Lumos-1: On Autoregressive Video Generation from a Unified Model Perspective
Hangjie Yuan, Weihua Chen, Jun Cen, Hu Yu, Jingyun Liang, Shuning Chang, Zhihui Lin, Tao Feng, Pengwei Liu, Jiazheng Xing, Hao Luo, Jiasheng Tang, Fan Wang, Yi Yang
2025-07-14
Summary
This paper talks about Lumos-1, a new AI model that generates videos frame by frame using a language model architecture with small changes, making it efficient and powerful.
What's the problem?
Previous video generation models either changed the usual language model design, used large extra systems, or were very slow, making them hard to use in real situations.
What's the solution?
The researchers enhanced the model by adding a new way to understand space and time in videos with a special position encoding called MM-RoPE and introduced a training method called Autoregressive Discrete Diffusion Forcing to balance learning across video frames.
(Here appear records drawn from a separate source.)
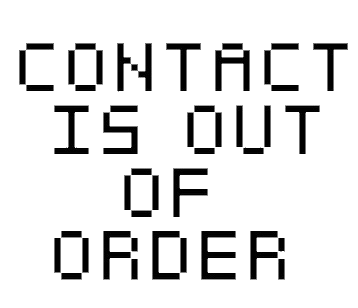 Pixel text, on a background of television static, states 'CONTACT IS OUT OF ORDER'.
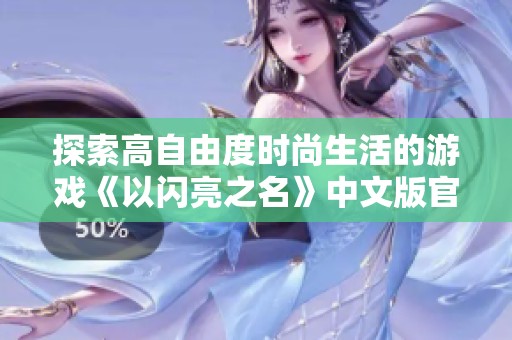 探索高自由度时尚生活的游戏《以闪亮之名》中文版官网解析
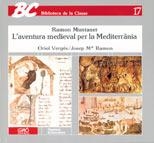 RAMON MUNTANER L'AVENTURA MEDIEVAL PER LA MEDITERRANIA (BIB | 9788478270118 | VERGES, ORIOL | Llibreria La Gralla | Llibreria online de Granollers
This design keeps the core language model structure while improving how it handles video data.
Why it matters?
This matters because Lumos-1 can create high-quality videos more efficiently and flexibly than older models, helping make video generation technology faster and easier to apply across different uses like turning text or images into videos.
Abstract
Lumos-1 is an autoregressive video generator that uses modified LLM architecture with MM-RoPE and AR-DF to handle spatiotemporal data efficiently, achieving competitive performance with reduced computational resources.